Simón tenía que darle crédito por intentarlo, pero no estaba de humor para hacerlo. Lo miró nuevamente frunciendo el ceño, a lo que Brennen respondió frunciendo los labios, levantando las cejas y volviendo sus ojos a sus manos entrelazadas en su regazo.
Después de otro incómodo y eterno silencio, el irlandés volvió a la carga nuevamente—. Yo la vi, alguna vez —dijo, señalándose a sí mismo.
El cordobés lo hizo callar con un “¡Shh!”, considerablemente descortés, y se dirigió hasta la ventana—. ¿Escuchaste? —preguntó entornando los ojos. Brennen negó con la cabeza.
Estaba a punto de salir de la salita cuando, por la puerta que daba al pasillo, apareció finalmente Themis. Vestía un traje de seda gris oscuro y una camisa bordó con las mangas arremangadas que no favorecía para nada el color de su pálida piel. El pelo recogido le daba la apariencia de alguien normal. Nada más lejos, pensó Simón.
—Simón, no salgas. Por favor —solicitó Themis, cortésmente.
Se acercó y se sentó en uno de los sillones individuales, mesa de por medio, frente a Brennen. El cordobés la imitó y se sentó junto a Brennen sin decir palabra, pero con el gesto de desagrado intacto.

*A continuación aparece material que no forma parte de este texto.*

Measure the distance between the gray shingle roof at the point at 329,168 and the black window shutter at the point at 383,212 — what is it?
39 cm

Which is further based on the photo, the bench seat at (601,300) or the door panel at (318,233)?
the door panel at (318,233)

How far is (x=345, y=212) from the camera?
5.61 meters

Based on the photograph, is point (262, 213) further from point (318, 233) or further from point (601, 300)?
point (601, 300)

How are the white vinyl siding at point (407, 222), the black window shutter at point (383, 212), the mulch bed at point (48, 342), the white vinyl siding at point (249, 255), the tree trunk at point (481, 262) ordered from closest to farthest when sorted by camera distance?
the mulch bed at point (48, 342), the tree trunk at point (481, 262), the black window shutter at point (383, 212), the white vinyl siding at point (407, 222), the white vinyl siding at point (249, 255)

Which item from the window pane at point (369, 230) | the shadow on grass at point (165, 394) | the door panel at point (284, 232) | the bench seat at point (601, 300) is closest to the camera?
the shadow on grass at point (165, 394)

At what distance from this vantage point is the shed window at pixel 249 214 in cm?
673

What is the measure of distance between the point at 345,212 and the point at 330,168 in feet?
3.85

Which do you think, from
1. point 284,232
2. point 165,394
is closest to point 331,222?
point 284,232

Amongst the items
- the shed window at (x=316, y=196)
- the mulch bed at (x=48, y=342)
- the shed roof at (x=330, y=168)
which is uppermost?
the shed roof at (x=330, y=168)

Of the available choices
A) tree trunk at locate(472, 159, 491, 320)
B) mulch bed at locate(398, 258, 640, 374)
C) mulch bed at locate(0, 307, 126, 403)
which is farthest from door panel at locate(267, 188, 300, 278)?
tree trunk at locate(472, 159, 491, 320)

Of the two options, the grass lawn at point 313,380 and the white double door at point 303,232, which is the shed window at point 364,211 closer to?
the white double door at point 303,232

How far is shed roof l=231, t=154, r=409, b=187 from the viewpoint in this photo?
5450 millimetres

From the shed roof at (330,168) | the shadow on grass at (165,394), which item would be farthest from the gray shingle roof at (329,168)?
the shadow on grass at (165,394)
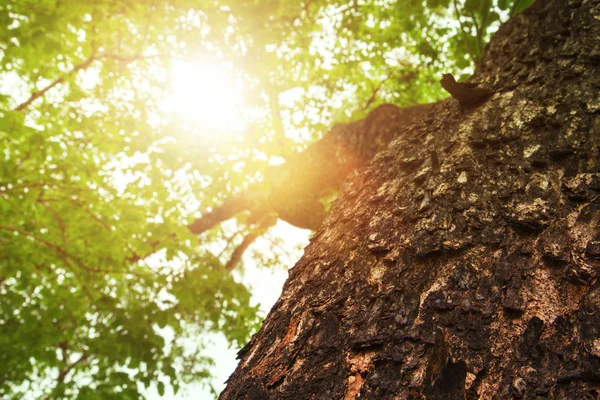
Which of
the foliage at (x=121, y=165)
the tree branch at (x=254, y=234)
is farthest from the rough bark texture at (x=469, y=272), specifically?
the tree branch at (x=254, y=234)

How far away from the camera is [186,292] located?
5.48 m

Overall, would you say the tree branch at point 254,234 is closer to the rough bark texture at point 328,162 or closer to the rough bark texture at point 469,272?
the rough bark texture at point 328,162

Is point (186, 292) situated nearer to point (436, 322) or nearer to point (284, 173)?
point (284, 173)

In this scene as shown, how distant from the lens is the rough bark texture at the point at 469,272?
2.89 feet

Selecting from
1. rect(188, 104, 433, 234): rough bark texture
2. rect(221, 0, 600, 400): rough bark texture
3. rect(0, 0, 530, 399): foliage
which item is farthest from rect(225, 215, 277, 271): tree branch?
rect(221, 0, 600, 400): rough bark texture

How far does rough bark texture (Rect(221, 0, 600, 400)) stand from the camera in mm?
880

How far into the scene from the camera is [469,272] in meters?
1.10

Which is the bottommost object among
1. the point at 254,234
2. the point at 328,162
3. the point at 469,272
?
the point at 469,272

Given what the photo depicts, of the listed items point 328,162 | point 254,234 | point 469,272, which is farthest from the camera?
point 254,234

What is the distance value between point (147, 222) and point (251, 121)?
424 centimetres

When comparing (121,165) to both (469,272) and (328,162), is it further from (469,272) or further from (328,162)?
(469,272)

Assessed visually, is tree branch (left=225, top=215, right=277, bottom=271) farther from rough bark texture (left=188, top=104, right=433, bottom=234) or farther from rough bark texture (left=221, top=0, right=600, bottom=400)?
rough bark texture (left=221, top=0, right=600, bottom=400)

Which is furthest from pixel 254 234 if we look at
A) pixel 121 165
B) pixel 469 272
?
pixel 469 272

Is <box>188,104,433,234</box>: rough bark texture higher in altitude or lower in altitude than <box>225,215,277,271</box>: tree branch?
lower
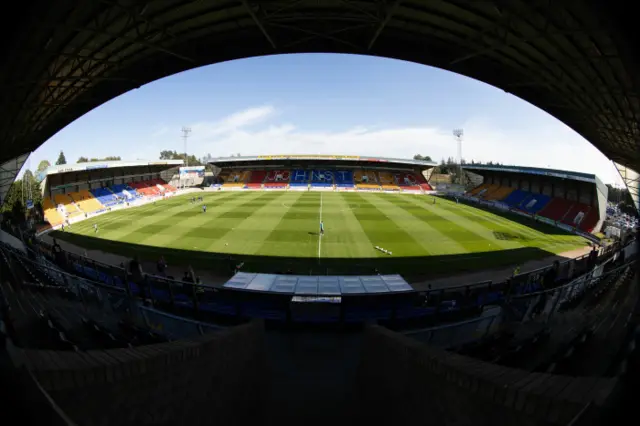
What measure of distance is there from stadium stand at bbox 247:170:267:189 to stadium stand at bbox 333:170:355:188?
16733 mm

La mujer los observó en silencio y una gran sonrisa se dibujó en sus labios, iluminando su rostro—. Tenía muchas ganas de volver a verlos —dijo, revelando en sus palabras el porqué de su alegría.
Se la veía radiante. La mente de Simón voló hacia otro tiempo, uno en el que ella se había visto radiante y había sido feliz. Uno en el que ellos habían sido familia.
—¿Saben quién soy, verdad? —preguntó. Ambos guardaron silencio, ya que era una pregunta retórica—. Me llamo Themis. Y soy miembro del Pantheón, como ustedes.
—Y ahí está —susurró Simón con fastidio, enfatizando su desagrado con una mueca.
No podía ser de otro modo; ¿por qué sino la mismísima Themis se presentaría ante él? En algún momento aparecería en escena el condenado tema de “El Pantheón”. Recordaba que desde el principio había estado en contra, o que por lo menos la idea le disgustaba. ¿O no? Toda su vida se había sentido obligado a obedecer al maldito Pantheón. ¿Cómo sabía eso? No entendía el porqué, pero sus recuerdos y los sentimientos que evocaban estaban allí, tan claros como su reflejo y a la vez tan confusos como su identidad.